= Исходный текст =
Мы уже несколько раз бывали в Швейцарии. Весной я по случаю выставки икон читал лекцию о богословии икон. Читаю довольно часто и [на] цюрихском радио. Осенью, быть может, недели на две съездим в Париж. Я переписываюсь с бельсер Бердяева [25], которая очень просит приехать и прочесть о нем лекцию. Отношение церкви к Николаю Александровичу [26], пусть во многом и еретику, но все [же] крупнейшему русскому мыслителю, глубоко возмутительно. Меня очень волнует тема все растущего отрыва богословия от философии и все растущего срощения его с историей, но об этом напишу, может быть, в следующий раз, пока же кончаю. Наташа и я шлем Вам наш самый сердечный привет. Конечно, также Николай Николаевичу, Лизочке [27], бабушке и всем остальным.

Искренне Ваш Ф. Ст. [28]

 

3

Мюнхен, 26 июля 1959 г.

Дорогая Анна Алексеевна!

Очень Вы нас обрадовали своим неожиданным письмом. Неожиданным потому, что я уже перестал ждать отклика на мое письмо, о котором Вы упоминаете в приписке. Да, Вы, конечно, правы, вспоминая слова Иоанна Златоуста: «Мы разделяемся пространством, но соединяемся любовью». Правы, однако, Вы и в том, что немая любовь теряет свою субстанцию, свою жизнь и может в конце концов даже и умереть от недостаточного питания словом, ибо сказано в Евангелии: «вначале бе слово и слово бе Бог» [29]. Любовь же есть Божий ставленник на земле. Итак, мы с Вами теоретически во всем согласны. Важно только, чтобы теоретическое согласие перешло в жизнь, т.е. чтобы мы хотя бы изредка друг с другом перекликались. Я, конечно, понимаю, что писать Вам было трудно. Часто и со мной так бывает, что ежедневная веялка отвеивает в сторону самые ценные душевные цветы.

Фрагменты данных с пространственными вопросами

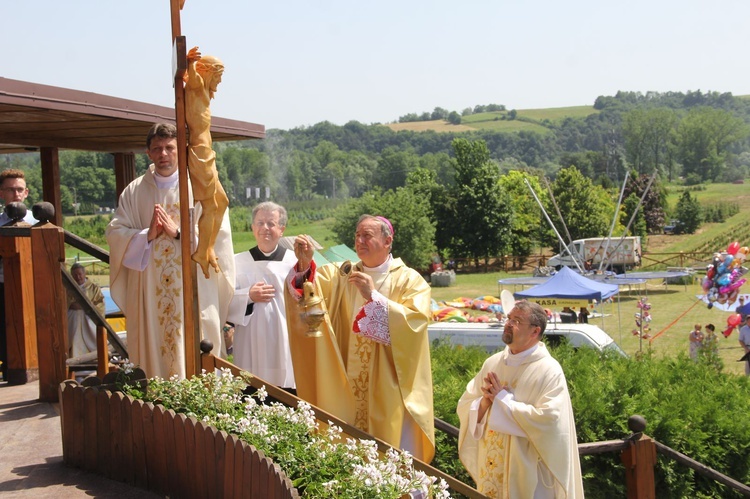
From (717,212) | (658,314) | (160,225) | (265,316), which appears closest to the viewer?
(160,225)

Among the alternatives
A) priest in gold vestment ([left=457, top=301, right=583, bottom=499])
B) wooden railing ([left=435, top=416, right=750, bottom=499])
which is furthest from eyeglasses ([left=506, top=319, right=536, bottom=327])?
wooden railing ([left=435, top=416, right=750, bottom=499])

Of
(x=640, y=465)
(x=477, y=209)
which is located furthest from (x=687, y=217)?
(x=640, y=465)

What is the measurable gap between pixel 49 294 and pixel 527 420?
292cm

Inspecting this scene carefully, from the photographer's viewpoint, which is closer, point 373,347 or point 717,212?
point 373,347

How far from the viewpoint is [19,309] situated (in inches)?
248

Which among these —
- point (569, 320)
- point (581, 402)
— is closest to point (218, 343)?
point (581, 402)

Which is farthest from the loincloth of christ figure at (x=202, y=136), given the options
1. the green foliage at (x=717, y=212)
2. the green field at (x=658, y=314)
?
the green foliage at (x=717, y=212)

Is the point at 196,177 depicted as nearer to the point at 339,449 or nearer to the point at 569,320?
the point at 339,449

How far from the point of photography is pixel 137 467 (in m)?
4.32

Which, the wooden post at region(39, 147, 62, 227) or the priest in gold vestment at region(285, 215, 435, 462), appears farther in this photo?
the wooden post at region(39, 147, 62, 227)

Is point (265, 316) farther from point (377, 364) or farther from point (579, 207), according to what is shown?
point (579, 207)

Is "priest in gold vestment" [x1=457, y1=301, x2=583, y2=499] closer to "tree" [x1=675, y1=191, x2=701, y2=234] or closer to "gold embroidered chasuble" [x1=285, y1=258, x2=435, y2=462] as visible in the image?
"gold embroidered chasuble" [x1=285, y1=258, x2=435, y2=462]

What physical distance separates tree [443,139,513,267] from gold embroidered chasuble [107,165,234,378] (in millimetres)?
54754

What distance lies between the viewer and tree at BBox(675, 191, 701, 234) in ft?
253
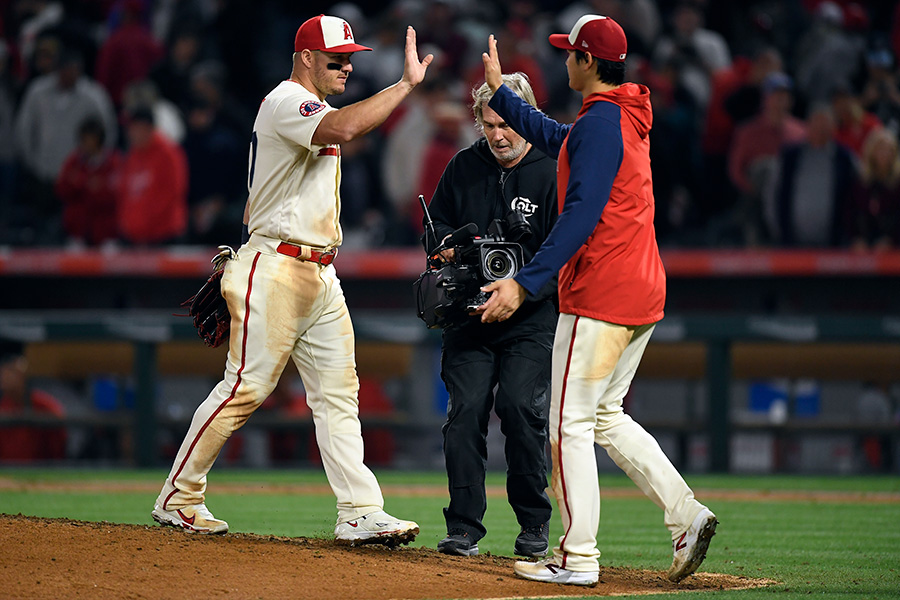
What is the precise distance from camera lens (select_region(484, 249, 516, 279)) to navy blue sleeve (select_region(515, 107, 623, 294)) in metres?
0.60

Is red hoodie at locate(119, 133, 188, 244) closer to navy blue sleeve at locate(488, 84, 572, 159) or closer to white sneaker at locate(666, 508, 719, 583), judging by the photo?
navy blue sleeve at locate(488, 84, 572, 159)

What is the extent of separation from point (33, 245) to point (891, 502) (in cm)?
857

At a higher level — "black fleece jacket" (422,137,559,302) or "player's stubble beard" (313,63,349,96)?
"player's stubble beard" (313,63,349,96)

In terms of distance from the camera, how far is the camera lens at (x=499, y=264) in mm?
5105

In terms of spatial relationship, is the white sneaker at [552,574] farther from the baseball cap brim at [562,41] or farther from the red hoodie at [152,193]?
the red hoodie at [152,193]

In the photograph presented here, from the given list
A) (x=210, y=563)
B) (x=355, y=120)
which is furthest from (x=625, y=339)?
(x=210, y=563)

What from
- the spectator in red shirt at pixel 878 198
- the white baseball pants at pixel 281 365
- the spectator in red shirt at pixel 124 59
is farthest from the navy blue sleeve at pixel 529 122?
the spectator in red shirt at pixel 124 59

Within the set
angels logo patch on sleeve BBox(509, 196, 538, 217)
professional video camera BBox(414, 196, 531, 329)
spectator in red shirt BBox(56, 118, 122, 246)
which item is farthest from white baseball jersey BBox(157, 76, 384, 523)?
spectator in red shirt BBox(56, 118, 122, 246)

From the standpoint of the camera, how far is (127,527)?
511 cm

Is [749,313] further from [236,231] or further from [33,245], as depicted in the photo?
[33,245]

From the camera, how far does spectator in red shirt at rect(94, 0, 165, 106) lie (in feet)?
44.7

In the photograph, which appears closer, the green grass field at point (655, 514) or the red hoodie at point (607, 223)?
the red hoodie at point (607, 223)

= Задание A =
Какие слова Иоанна Златоуста приводятся в письме от 26 июля 1959 года?
= Задание B =
Продолжите письмо к Анне Алексеевне от 26 июля 1959 года после его последней фразы.

= Ответ A =
«Мы разделяемся пространством, но соединяемся любовью».

= Ответ B =
Вы пишете, что живется трудно. Как будто бы это надо понимать и в материальном отношении. В письме ничего нет о том, процветает ли Ваш сын, зарабатывает ли и помогает ли Вам. А что с Лизочкой? Не знаю, кто-то говорил, что она развелась с мужем. Обо всем этом мы ничего не знаем, а хотелось бы знать. Лиза была все-таки очень талантливый человек и с настоящей глубиной, не только художественных, но и религиозных запросов. Мы с ней иногда подолгу говорили о самых существенных вещах. Что из нее сделала Швеция? страна и муж? А быть может и не та сцена, к которой она душевно стремилась. Конечно, писать обо всем этом трудно, но быть может Вас какие-нибудь попутные ветры занесут в Мюнхен. Мы с Наташей часто вспоминаем Вашего незабвенного отца [30]. Он частенько заезжал к нам на велосипеде, уютно, со вкусом ужинал и постоянно горел духовными вопросами. От него осталось впечатление чего-то очень своего. В его образе и во всем его душевно-духовном складе к нам в Дрезден заходила та Россия, с которой с годами все крепче чувствуешь себя связанным. Очень как-то странно: с одной стороны, я все глубже затягиваюсь в немецкую жизнь, а с другой стороны, все больше ухожу в свои отроческие и детские годы. Тоскую тоже и о той Москве, которая после японской войны расцвела такою богатою творческою жизнью. Между прочим, Николай Сергеевич Арсеньев [31], которого Вы, вероятно, знаете, (сейчас он как раз гостит в Мюнхене) выпустил в издательстве «Посева» очень душевную и даже благоуханную книгу: «Из русской культурной и творческой традиции» [32]. В ней Вы найдете живые описания русской жизни начиная со славянофилов. Много о Толстом, о Тютчеве и о других писателях. Много монастырей, салонов, много дружбы, писем, речей и т.д. Для тех, которые опоздали рождением, чтобы увидеть эту коренную Россию с дворянскими библиотеками в 30 тысяч томов, набитую энциклопедистами, немецкими мистиками, французскими богословами, книга дает многое. Так как вся эта арсеньевская Россия у Вас в крови, а по рассказам отца и всего Вашего круга и сознания, она, я думаю, доставит Вам большое наслаждение. С радостью ждем Вашу младшую [33].

Наталия Николаевна и я шлем Вам наш самый сердечный привет.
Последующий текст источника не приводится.